Para afrontar la actual escalada de desconcierto social, es urgente que se imponga una reflexión que permita ordenar la realidad para que, descubriendo su sentido, alcancemos el equilibrio vital
Despedimos, prácticamente, el año con una nueva y generosa colaboración de Pedro Paricio Aucejo, a quien le agradezco mucho que me facilite disfrutar un poco más de la familia y del ocio navideño y de fin de año; mi familia también le da las gracias…
Él sabe bien que lo que “se come en tres minutos” no suele “cocinarse” exactamente en tres. Así que, gracias de corazón, Pedro. Gracias por esta interesante entrada que comienza por un canguro y… salta y se eleva −y nos “lleva”− a otro nivel intelectual: aquí hay… sustancial sustancia. ¡Y valga la redundancia!

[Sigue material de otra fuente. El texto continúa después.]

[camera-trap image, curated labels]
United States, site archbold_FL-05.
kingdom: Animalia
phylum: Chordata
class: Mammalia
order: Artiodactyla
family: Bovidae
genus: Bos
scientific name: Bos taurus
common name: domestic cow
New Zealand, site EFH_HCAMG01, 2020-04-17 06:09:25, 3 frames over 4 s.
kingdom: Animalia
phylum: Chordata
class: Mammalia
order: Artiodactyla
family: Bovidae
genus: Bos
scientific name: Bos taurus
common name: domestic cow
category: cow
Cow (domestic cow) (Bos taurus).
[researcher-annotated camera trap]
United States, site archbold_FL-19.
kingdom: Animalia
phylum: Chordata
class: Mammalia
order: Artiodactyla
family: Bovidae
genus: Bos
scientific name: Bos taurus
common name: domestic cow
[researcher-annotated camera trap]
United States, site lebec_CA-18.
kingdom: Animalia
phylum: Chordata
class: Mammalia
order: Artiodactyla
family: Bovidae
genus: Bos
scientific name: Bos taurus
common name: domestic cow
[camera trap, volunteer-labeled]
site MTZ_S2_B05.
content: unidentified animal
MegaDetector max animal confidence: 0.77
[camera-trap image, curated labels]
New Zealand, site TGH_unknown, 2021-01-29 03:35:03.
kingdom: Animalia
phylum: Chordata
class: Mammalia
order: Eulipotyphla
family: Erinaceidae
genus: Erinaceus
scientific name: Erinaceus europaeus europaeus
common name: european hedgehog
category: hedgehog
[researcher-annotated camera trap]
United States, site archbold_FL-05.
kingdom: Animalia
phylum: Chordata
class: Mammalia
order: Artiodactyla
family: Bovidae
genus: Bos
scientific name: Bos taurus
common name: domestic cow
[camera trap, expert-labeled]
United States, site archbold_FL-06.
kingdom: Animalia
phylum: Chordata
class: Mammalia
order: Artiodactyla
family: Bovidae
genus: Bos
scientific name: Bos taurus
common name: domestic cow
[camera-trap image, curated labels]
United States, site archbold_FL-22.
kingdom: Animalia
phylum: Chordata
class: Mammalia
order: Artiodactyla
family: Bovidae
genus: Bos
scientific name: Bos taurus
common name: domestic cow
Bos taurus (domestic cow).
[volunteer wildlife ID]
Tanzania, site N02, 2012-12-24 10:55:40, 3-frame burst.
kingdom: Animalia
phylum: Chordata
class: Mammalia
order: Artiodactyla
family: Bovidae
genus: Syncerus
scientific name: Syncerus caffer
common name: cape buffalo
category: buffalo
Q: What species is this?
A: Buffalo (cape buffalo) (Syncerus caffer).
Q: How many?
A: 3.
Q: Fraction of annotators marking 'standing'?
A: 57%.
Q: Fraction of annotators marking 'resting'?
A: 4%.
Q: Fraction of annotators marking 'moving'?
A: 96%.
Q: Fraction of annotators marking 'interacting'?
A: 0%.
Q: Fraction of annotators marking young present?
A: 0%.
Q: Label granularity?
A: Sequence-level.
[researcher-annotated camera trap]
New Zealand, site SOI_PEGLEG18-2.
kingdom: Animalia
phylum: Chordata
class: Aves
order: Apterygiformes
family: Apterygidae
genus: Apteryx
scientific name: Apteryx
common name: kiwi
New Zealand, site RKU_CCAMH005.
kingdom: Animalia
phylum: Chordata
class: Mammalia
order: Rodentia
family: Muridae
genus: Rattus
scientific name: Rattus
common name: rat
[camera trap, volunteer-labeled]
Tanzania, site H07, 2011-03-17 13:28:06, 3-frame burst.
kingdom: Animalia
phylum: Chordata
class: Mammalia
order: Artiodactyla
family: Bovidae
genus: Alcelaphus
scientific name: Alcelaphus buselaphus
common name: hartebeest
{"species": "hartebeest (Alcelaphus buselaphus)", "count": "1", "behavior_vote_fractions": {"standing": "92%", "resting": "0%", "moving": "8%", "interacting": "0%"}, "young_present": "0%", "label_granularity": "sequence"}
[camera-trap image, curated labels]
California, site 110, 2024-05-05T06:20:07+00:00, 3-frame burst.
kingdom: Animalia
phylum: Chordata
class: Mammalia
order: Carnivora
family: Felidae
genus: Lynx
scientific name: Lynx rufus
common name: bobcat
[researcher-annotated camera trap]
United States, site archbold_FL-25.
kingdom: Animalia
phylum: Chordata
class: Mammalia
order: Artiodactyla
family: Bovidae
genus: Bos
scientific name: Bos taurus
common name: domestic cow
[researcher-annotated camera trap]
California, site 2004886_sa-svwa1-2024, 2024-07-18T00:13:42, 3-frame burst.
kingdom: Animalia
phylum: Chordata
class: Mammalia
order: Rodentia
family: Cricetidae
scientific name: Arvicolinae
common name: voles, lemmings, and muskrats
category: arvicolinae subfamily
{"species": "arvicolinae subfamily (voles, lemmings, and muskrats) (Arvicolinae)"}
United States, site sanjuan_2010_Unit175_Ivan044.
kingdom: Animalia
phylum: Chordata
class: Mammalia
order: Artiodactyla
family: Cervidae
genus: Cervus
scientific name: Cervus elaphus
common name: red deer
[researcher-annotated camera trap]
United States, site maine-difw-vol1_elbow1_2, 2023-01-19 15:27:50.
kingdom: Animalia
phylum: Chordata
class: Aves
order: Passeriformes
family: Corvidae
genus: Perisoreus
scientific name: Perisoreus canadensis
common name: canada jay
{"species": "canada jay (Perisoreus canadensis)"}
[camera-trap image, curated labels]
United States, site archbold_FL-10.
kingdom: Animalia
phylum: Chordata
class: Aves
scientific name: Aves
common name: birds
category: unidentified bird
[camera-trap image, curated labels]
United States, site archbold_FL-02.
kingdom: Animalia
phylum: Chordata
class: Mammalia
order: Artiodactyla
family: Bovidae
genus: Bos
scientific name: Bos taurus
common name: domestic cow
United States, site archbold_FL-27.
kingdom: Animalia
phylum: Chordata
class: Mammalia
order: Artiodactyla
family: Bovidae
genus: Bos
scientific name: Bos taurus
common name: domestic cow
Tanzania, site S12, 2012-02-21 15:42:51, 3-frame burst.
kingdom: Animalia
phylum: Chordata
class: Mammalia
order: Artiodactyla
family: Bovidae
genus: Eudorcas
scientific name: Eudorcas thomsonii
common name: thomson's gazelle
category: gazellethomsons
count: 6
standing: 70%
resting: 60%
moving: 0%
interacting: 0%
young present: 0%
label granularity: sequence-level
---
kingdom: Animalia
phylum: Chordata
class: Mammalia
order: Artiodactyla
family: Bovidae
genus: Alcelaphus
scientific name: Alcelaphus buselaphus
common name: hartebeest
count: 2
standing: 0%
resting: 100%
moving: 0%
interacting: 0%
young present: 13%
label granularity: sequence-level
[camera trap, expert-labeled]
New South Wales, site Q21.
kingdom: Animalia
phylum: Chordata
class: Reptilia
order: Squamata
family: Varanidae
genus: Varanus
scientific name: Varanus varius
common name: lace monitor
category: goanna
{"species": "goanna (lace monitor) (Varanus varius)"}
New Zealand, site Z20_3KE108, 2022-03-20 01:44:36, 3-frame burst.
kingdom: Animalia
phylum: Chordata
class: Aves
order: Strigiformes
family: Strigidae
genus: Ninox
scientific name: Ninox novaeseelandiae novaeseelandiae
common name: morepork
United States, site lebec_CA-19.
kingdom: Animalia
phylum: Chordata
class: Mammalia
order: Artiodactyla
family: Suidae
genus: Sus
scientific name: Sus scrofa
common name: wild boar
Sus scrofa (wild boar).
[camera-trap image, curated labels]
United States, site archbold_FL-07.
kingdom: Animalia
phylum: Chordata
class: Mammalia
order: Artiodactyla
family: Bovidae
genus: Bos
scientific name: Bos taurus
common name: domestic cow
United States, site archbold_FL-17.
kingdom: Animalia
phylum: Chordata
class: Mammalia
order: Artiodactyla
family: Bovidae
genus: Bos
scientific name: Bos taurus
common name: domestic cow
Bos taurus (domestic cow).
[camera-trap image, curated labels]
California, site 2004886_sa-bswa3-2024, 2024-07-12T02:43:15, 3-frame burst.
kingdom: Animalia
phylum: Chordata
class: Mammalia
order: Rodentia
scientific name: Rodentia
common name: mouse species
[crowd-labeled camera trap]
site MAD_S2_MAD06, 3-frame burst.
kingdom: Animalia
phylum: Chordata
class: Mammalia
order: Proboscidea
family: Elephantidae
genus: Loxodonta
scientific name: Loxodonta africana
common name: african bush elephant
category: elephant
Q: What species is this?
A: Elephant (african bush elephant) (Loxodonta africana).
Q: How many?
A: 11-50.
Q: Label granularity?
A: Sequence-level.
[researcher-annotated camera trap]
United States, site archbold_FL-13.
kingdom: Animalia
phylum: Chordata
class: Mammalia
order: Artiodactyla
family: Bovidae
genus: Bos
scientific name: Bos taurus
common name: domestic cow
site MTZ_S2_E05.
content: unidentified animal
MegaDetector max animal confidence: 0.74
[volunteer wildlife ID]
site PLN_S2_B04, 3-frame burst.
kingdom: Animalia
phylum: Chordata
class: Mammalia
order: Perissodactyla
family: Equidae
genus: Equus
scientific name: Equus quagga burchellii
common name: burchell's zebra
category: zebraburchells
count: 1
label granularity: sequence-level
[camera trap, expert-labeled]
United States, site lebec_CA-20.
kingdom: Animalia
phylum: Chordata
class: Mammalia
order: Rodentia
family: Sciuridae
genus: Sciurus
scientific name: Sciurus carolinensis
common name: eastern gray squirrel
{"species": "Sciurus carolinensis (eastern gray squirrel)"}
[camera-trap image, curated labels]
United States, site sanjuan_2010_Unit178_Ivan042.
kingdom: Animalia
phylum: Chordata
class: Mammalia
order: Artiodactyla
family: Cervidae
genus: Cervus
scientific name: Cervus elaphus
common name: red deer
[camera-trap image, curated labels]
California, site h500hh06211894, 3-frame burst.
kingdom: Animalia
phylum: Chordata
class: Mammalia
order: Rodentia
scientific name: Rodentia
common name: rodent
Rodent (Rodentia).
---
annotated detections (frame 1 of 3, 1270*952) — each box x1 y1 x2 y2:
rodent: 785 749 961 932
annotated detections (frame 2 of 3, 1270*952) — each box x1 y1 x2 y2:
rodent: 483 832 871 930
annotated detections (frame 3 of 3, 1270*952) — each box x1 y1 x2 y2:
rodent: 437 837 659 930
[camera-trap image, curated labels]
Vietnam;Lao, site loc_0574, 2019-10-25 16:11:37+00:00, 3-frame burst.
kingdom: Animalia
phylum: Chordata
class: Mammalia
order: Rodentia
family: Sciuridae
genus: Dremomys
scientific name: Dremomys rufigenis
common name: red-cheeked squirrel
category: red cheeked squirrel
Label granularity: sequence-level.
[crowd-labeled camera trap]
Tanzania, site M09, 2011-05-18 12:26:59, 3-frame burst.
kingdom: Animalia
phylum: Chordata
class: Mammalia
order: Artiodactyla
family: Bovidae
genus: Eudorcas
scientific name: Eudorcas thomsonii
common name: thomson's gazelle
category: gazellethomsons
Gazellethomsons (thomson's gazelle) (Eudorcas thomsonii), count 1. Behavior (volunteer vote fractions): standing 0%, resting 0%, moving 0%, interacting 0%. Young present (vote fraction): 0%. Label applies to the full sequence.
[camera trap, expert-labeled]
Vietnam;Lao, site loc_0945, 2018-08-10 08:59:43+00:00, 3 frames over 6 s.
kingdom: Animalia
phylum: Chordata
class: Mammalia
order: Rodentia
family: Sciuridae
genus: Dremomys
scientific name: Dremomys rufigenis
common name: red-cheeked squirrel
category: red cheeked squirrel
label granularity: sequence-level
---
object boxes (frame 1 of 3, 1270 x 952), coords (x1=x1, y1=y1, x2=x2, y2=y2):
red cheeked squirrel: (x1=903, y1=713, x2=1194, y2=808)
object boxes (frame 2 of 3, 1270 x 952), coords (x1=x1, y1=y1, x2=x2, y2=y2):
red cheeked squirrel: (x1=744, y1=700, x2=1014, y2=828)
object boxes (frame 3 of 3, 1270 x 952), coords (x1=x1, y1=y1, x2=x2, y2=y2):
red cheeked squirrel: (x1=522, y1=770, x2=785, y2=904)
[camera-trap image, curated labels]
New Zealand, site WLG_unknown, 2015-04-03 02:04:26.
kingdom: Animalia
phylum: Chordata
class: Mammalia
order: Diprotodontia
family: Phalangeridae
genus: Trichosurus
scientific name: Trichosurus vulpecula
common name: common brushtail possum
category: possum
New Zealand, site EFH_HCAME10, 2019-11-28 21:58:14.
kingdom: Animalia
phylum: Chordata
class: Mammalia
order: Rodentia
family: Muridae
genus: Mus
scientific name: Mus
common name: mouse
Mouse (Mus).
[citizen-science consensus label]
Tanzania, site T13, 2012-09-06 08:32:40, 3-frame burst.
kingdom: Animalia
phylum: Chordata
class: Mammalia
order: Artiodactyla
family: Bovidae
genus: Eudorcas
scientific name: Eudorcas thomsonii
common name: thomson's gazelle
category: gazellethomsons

Tuya es la palabra, amigo Pedro:
Urgencia de sensatez, por Pedro Paricio
Que no nos entendamos con los canguros no nos autoriza a que, cada vez que nos encontremos con ellos, se lo digamos constantemente. Porque eso es −a fin de cuentas− lo que hacemos cuando les nombramos. Me explicaré, aunque para ello tenga que remitirme a lo sucedido hace varias centurias: en concreto, al mundo del XVIII, época conocida como Ilustración, Iluminismo o Siglo de las Luces, en que se profesó una sólida fe en el progreso ilimitado de la razón como faro iluminador de la humanidad −de ahí la denominación de ese período histórico−, cuya luz haría desvanecer las tinieblas de nuestra condición. ¡Ahí es nada!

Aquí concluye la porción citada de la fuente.